Ready for Gaming: Stereoscopic 3D and Expanded Controller Support

Tegra 3 now supports stereoscopic 3D for displaying content from YouTube, NVIDIA's own 3D Vision Live website and some Tegra Zone games. In its port of Android, NVIDIA has also added expanded controller support for PS3, Xbox 360 and Wii controllers among others.

Tegra 3 Video Encoding/Decoding and ISP

There's unfortunately not too much to go on here, especially not until we have some testable hardware in hand, but NVIDIA is claiming a much improved video decoder and more efficient video encoder in Tegra 3.

Tegra 3's video decoder can accelerate 1080p H.264 high profile content at up to 40Mbps, although device vendors can impose their own bitrate caps and file limitations on the silicon. NVIDIA wouldn't go into greater detail as to what's changed since Tegra 2, other than to say that the video decoder is more efficient. The video encoder is capable of 1080p H.264 base profile encode at 30 fps.

The Image Signal Processor (ISP) in Tegra 3 is twice as fast as what was in Tegra 2 and NVIDIA promised more details would be forthcoming (likely alongside the first Tegra 3 smartphone announcements).

Memory Interface: Still Single Channel, DDR3L-1500 Supported

Tegra 3 supports higher frequency memories than Tegra 2 did, but the memory controller itself is mostly unchanged from the previous design. While Tegra 2 supported LPDDR2 at data rates of up to 600MHz, Tegra 3 increases that to LPDDR2-1066 and DDR3-L is supported at data rates of up to 1500MHz.
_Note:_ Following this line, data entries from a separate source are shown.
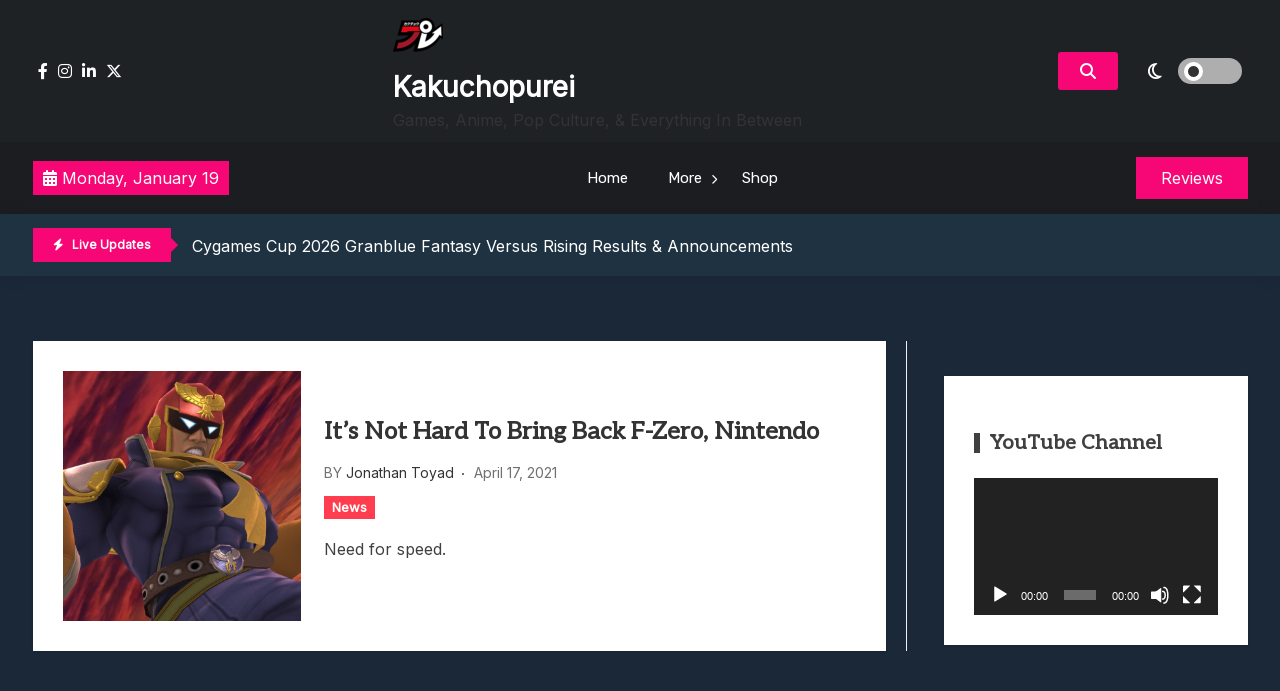

--- FILE ---
content_type: text/css
request_url: https://www.kakuchopurei.com/wp-content/themes/xews-lite/assets/css/responsive.css?ver=6.8.3
body_size: 1000
content:
.menu-toggle {
    display: none;
}
.main-navigation.toggled .menu-item-inner-wrapper {
    position: fixed;
    background: #fff;
    width: 100%;
    left: 0;
    right: 0;
    top: 0;
    padding: 25px;
    z-index: 999999;
    height: 100%;
    box-shadow: -3px 7px 5px 6px rgb(0 0 0 / 20%);
	overflow: auto;
}
button.button.btn-menu-close.is-text{
	display: none;
}

/** Toggle Button **/
.button.is-text {
	background-color: transparent;
	border: 0;
}
.button-inner-wrapper {
	display: flex;
	flex-direction: column;
	align-items: center;
	justify-content: center;
	width: 100%;
	height: 100%;
}
#mob-toggle-menu-button,
.side-toggle-menu-button {
	width: 48px;
	height: 48px;
	background-color: #323648;
	transition: background-color 2s;
}

.icon {
	line-height: 0;
}
.menu-icon {
	text-align: right;
	width: 27px;
}
.menu-icon::after, .menu-icon::before {
	background-color: #ffffff;
	content: "";
	display: inline-block;
	height: 3px;
	width: 27px;
	margin: 3px 0;
	transition-duration: 0.5s;
}
.menu-icon::before {
	width: 27px;
}
.menu-icon::after {
	width: 18px;
}
.side-toggle-menu-button:hover{
	cursor: pointer;
	background-color: var(--theme-color);
}
#mob-toggle-menu-button:hover .menu-icon::before,
.side-toggle-menu-button:hover .menu-icon::before{
	width: 18px;
	transition-duration: 0.2s;
}
#mob-toggle-menu-button:hover .menu-icon::after,
.side-toggle-menu-button:hover .menu-icon::after{
	width: 27px;
	transition-duration: 0.2s;
}
#mob-toggle-menu-button.is-opened,
.side-toggle-menu-button.is-opened  {
background-color: var(--theme-color);
}
#mob-toggle-menu-button.is-opened .menu-icon::before,
.side-toggle-menu-button.is-opened .menu-icon::before {
	transform: rotateZ(135deg) translate(3px, -3px);
	width: 27px;
}
#mob-toggle-menu-button.is-opened .menu-icon::after,
.side-toggle-menu-button.is-opened .menu-icon::after {
	transform: rotateZ(-135deg) translate(3px, 3px);
	width: 27px;
}

@media only screen and (max-width: 768px){
	.main-navigation .menu-primary-menu-container ul li a, .menu-primary-menu-container li.menu-item-has-children:after {
		color: #131313;
	}
    .modal-window-active .body-overlay{
        opacity: 1;
        visibility: visible;
    }
    .main-navigation ul {
		display: none;
	}
	
	.main-navigation.toggled button.button.btn-menu-close.is-text {
		display: block;
		position: absolute;
		right: 2px;
		top: 2px;
		color: #fff;
		background: #f04242;
		z-index: 999999;
	}

    /** Toggle Button **/
	button#mob-toggle-menu-button {
		display: block;
	}
	
	/* Menu toggle button */
	

	.xews-ticker-wrapper .inner-wrapper.cww-flex {
		flex-wrap: nowrap;
	}

	.main-navigation ul li.focus > ul {
		position: relative;
	}
	.main-navigation ul ul ul{
		left: 0 !important;
	}
	.related-posts-wrapper .single-post {
		width: 32%;
	}

	body.sidebar-right .site-main .container,
	body.sidebar-left .site-main .container{
		display: block;
	}
	.site-main .inner-content-wrapp,
	.site-main aside.widget-area.secondary{
		width: 95%;
	}

	.blog-list .content-left,
	.blog-list .img-wrapp,
	.fixed-title {
		width: 100%;
	}
	
	/**
	* Mobile submenus
	*/
	.main-navigation ul ul{
		transform: scaleY(1);
		position: relative;
	}
	.main-navigation ul ul li:not(:last-child){
		border-color: #474141;
	}
	.main-navigation ul ul {
		background: #3e3b3b;
		padding: 0;
		margin-left: 30px;
	}
	.main-navigation ul ul li > ul,
	.main-navigation ul ul li > ul{
		visibility: visible;
		opacity: 1;
		margin-left: 25px;
		box-shadow: none;
	}
	.main-navigation ul li > ul,
	.main-navigation ul li > ul {
		-webkit-transform: scaleY(1);
		transform: scaleY(1);
	}
	.main-navigation .menu-primary-menu-container ul li .sub-menu a{
		color: #fff;
	}
	.menu-primary-menu-container > ul > li .sub-menu li:hover > a {
		padding: 10px 20px;
		color: #fff;
	}

	nav.main-navigation .menu-primary-menu-container ul li.menu-item .sub-menu.mega-sub-menu .xews-mega-menu-cat-wrap{
		display: none;
	}
	nav.main-navigation .menu-primary-menu-container ul li.menu-item .sub-menu.mega-sub-menu .xews-mega-menu-con-wrap .cat-con-section{
		display: block !important;
	}
	.mega-img-thumb.thumb-zoom {
		display: none;
	}
	nav.main-navigation .menu-primary-menu-container ul li.menu-item .sub-menu.mega-sub-menu.mega-cat-menu .xews-mega-menu-con-wrap .cat-con-section .menu-post-block{
		display: block;
    	width: auto;
	}
	nav.main-navigation .menu-primary-menu-container ul li.menu-item .sub-menu.mega-sub-menu.no-mega-cat-menu .xews-mega-menu-con-wrap .cat-con-section .menu-post-block{
		display: block;
	}
	.site-header li.has-mega-menu ul.mega-sub-menu > li .xews-mega-menu-con-wrap .cat-con-section.col-5 .menu-post-block{
		width: auto;
	}

	/*
	* Footer
	*/
	.main-footer-xews-wrapper.main-footer-elem-wrap.footer-elements-wrap.cww-flex.container > div {
		width: auto;
	}

	.related-posts-wrapper .single-post.col-3,
	.related-posts-wrapper .single-post{
		width: 47%;
	}

	.main-navigation ul li:first-child a {
		padding: 10px 20px;
	}
	

}

@media only screen and (max-width: 440px){

	.single_post_pagination_wrapper .post-nav-link-wrapp {
		width: 100%;
		margin: 10px 0;
	}
	.related-posts-wrapper .single-post.col-3,
	.related-posts-wrapper .single-post{
		width: 98%;
	}

	.site-header .site-branding {
        width: 49%;
    }
    .social-icon-wrapp {
        width: 48%;
    }
	.site-header .xews-ticker-wrapper {
		width: 100%;
	}
	
}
The memory interface is still only 32-bits wide, resulting in far less theoretical bandwidth than Apple's A5, Samsung's Exynos 4210, TI's OMAP 4, or Qualcomm's upcoming MSM8960. This is particularly concerning given the increase in core count as well as GPU execution resources. NVIDIA doesn't expect memory bandwidth to be a limitation, but I can't see how that wouldn't be the case in 3D games. Perhaps it's a good thing that Infinity Blade doesn't yet exist for Android.

SATA II Controller: On Die

Given Tegra 3 will find itself in convertible Windows 8 tablets, this next feature makes a lot of sense. NVIDIA's latest SoC includes an on-die SATA II controller, a feature that wasn't present on Tegra 2.
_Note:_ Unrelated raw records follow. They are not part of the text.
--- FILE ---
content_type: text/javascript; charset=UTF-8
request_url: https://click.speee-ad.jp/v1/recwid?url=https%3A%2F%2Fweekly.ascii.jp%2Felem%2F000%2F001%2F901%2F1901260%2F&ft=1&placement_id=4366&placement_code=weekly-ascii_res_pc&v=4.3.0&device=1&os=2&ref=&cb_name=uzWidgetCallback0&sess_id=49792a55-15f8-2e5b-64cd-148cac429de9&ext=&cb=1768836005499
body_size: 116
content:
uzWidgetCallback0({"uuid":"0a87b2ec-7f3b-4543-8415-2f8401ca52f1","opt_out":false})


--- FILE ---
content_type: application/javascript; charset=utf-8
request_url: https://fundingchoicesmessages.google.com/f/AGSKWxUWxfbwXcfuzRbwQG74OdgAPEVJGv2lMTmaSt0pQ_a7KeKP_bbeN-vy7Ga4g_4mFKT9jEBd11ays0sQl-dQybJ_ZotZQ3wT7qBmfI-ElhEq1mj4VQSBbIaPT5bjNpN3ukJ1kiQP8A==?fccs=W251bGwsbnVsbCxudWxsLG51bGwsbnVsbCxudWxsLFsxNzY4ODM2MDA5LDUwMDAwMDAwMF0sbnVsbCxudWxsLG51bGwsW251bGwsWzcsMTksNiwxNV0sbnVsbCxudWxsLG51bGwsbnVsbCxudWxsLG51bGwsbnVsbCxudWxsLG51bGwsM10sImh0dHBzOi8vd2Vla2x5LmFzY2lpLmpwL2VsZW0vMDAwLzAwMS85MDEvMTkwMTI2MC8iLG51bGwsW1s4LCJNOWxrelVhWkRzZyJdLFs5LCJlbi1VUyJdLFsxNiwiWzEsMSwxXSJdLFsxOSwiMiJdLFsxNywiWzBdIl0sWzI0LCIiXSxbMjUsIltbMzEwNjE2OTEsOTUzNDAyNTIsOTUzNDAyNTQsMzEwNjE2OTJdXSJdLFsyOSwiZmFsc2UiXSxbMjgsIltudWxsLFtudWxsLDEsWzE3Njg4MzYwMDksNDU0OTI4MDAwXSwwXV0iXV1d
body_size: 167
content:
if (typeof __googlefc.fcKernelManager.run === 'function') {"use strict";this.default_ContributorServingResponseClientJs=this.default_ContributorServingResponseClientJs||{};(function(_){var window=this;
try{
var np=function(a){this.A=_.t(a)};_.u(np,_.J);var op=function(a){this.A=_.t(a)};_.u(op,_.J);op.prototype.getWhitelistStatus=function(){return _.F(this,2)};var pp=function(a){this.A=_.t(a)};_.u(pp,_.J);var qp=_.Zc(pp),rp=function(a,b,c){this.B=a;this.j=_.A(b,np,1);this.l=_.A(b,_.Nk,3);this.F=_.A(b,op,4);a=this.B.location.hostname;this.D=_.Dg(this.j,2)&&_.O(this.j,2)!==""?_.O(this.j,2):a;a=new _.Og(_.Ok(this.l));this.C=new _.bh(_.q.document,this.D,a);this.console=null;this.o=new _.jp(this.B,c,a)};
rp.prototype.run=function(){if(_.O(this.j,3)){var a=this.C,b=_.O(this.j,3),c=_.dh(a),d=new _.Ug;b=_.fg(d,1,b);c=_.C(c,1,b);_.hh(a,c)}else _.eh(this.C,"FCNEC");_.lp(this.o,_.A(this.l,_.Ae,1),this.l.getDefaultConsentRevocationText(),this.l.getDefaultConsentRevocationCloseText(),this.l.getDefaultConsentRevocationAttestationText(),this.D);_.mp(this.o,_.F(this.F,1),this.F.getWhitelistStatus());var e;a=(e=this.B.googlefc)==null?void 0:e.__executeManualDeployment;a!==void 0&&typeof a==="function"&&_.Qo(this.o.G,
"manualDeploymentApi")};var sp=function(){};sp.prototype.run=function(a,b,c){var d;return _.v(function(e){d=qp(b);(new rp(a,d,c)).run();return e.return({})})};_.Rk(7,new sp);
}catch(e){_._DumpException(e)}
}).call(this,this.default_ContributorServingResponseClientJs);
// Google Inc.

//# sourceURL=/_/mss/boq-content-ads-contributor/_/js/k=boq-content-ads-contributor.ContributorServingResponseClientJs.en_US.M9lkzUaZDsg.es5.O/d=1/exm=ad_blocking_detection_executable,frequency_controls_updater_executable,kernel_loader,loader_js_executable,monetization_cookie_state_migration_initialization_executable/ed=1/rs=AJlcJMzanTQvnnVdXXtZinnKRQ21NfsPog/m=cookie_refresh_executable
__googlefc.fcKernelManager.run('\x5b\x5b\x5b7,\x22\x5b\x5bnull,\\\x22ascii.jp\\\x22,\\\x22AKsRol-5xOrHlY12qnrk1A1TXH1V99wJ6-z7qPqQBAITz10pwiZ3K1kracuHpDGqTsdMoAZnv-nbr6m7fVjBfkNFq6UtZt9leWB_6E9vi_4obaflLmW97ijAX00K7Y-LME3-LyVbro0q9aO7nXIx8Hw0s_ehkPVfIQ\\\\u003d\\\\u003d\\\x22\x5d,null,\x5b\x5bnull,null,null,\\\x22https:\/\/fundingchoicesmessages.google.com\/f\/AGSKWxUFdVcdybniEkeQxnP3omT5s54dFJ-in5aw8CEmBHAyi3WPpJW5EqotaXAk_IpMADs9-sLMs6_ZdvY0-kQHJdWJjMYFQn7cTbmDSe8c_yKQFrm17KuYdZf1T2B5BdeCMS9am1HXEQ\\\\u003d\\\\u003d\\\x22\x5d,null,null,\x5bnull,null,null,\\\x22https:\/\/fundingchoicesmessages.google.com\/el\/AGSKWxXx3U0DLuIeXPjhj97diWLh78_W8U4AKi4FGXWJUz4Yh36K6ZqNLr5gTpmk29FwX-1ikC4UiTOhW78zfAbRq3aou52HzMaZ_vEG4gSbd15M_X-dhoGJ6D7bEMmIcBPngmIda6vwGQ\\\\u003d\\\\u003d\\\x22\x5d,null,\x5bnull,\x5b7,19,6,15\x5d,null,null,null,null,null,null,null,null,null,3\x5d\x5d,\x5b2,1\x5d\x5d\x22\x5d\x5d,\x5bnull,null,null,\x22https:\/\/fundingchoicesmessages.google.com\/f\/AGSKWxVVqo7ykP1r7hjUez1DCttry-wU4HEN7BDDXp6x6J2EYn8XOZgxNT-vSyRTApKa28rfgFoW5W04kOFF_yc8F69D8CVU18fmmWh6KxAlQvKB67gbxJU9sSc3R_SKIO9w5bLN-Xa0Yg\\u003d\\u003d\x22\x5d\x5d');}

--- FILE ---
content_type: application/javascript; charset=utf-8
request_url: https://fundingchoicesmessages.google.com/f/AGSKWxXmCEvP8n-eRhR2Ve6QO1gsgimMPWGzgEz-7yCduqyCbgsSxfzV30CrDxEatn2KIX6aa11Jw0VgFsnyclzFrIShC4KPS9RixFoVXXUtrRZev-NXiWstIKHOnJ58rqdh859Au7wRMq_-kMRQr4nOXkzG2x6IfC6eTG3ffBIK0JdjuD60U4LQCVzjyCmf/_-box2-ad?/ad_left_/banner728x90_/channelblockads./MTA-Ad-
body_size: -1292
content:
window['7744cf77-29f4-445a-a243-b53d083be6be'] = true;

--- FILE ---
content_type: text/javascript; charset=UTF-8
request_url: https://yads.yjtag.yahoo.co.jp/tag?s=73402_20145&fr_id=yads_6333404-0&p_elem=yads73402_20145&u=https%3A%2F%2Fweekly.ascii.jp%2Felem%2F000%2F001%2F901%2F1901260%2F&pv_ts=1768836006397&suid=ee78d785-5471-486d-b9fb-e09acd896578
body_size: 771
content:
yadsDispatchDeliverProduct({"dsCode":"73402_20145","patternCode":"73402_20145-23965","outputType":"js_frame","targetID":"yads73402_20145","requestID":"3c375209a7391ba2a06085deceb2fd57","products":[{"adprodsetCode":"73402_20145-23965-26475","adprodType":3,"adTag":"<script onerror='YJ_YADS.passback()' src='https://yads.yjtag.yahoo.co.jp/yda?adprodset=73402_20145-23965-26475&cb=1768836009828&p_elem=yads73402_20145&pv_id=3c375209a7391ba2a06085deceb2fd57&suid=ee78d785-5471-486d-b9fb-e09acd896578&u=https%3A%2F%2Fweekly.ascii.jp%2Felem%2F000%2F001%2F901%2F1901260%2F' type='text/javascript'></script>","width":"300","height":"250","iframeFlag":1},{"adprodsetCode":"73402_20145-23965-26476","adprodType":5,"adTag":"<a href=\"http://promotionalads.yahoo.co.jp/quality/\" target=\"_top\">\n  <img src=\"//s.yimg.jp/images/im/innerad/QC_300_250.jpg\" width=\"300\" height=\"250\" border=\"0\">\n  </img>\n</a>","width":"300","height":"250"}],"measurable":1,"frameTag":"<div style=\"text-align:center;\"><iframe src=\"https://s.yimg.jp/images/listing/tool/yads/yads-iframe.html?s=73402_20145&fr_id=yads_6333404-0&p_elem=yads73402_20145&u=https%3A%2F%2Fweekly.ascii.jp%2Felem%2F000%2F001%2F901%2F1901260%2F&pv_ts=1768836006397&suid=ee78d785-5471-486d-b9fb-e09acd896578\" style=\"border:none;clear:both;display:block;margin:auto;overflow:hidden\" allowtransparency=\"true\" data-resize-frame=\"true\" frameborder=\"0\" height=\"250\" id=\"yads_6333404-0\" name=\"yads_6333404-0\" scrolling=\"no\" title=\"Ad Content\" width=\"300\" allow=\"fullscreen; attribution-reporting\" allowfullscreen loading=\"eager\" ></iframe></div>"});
ASUS' Transformer Prime: The First Tegra 3 Tablet

With Tegra 2, Motorola was the primary launch partner both for smartphones and tablets. Since then, ASUS has risen in the ranks and is now a serious competitor in the Android tablet space. It's no surprise that the first Tegra 3 tablet out of the gate is ASUS' Transformer Prime.
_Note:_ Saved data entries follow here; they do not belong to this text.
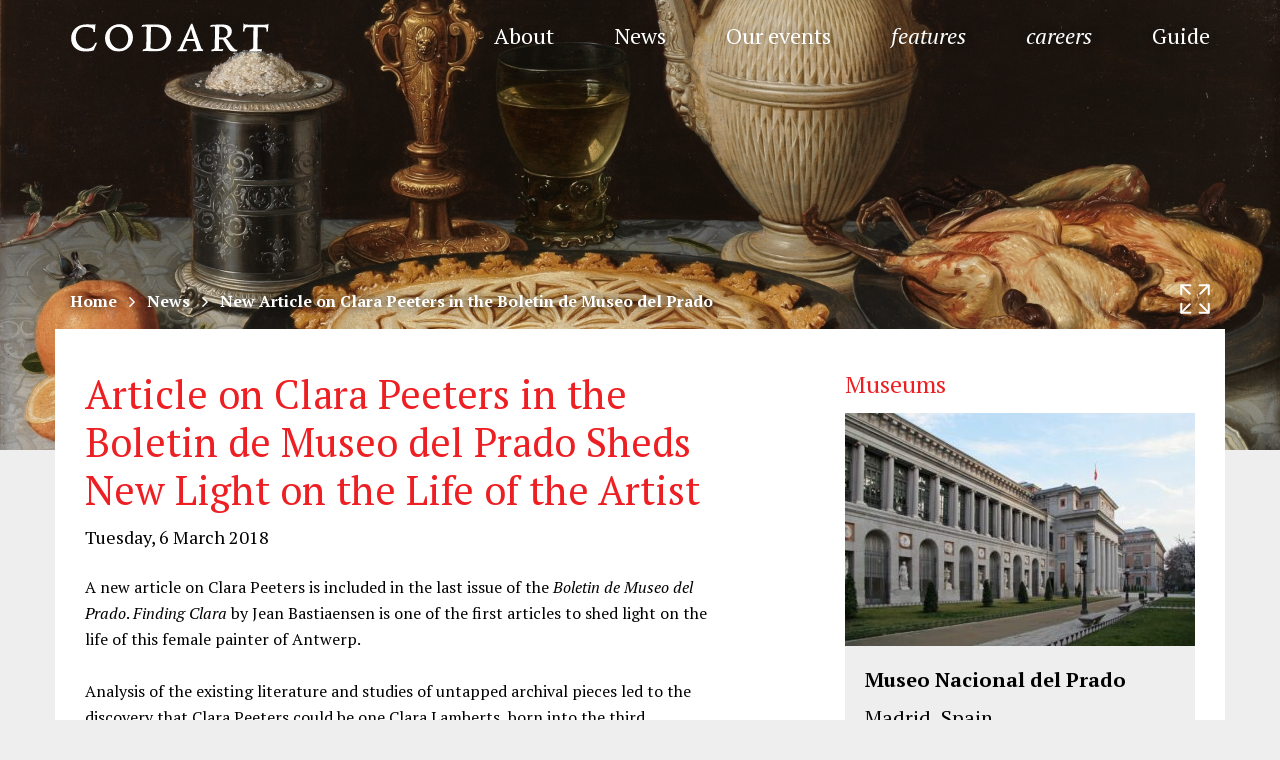

--- FILE ---
content_type: image/svg+xml
request_url: https://www.codart.nl/wp-content/themes/codart/dist/img/icon-facebook-hover.svg?version=1756295113344
body_size: 404
content:
<?xml version="1.0" encoding="utf-8"?>
<!-- Generator: Adobe Illustrator 16.0.4, SVG Export Plug-In . SVG Version: 6.00 Build 0)  -->
<!DOCTYPE svg PUBLIC "-//W3C//DTD SVG 1.1//EN" "http://www.w3.org/Graphics/SVG/1.1/DTD/svg11.dtd">
<svg version="1.1" id="Capa_1" xmlns="http://www.w3.org/2000/svg" xmlns:xlink="http://www.w3.org/1999/xlink" x="0px" y="0px"
	 width="512px" height="512px" viewBox="0 0 512 512" enable-background="new 0 0 512 512" xml:space="preserve">
<g>
	<path fill="#ED1F23" d="M359.143,91.519h50.1V0.053h-91.045c-7.595-0.316-100.177-2.086-124.173,89.422
		c-0.348,0.958-8.016,22.721-8.016,73.558l-83.25,0.253v95.933l83.354-0.243v253.035h127.323V259.197h84.271v-96.185h-84.271
		v-30.264C313.436,113.935,321.368,91.519,359.143,91.519z"/>
</g>
</svg>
ASUS will launch the Transformer Prime in the US before the end of the year. The tablet's specs are below:

Tablet Specification Comparison
	ASUS Eee Pad Transformer	ASUS Eee Pad Transformer Prime	Apple iPad 2	Samsung Galaxy Tab 10.1
Dimensions	271mm x 175mm x 12.95mm	263 x 180.8 x 8.3mm	241.2 x 185.7 x 8.8mm	256.6 x 172.9 x 8.6mm
Display	10.1-inch 1280 x 800	10.1-inch 1280 x 800 Super IPS+	9.7-inch 1024 x 768 IPS	10.1-inch 1280 x 800 PLS
Weight	675g	586g	601g	565g
Processor	1GHz NVIDIA Tegra 2 (2 x Cortex A9)	1.3GHz NVIDIA Tegra 3 (4 x Cortex A9)	1GHz Apple A5 (2 x Cortex A9)	1GHz NVIDIA Tegra 2 (2 x Cortex A9)
Memory	1GB	1GB	512MB	1GB
Storage	16GB + microSD card	32GB/64GB + microSD slot	16GB	16GB
Pricing	$399	$499/$599	$499	$499

Gallery: ASUS Transformer Prime Detailed

Final Words

At a high level Tegra 3 doesn't surprise us much. The improved GeForce GPU should deliver tangible performance gains both through increased operating frequency and more pixel shader hardware. CPU performance should also be better than Tegra 2 based designs thanks to an increase in clock speed, the inclusion of MPE and the availability of more cores for threaded applications. In the move from one to two cores we saw significant performance increases across the board in Android. I don't expect that we'll see gains of a similar magnitude in moving from two to four cores, but there will be some benefit.

For the majority of use cases I believe NVIDIA has done the hardware homework necessary to extend battery life. Individual cores can now be power gated and the companion core should do most of the lifting while your device is locked or mostly idle, processing background tasks.

How much of an impact we'll actually see from all of this remains to be seen. We hope to have our hands on the first Tegra 3 hardware in the coming weeks, so before the year is up we'll hopefully have some answers.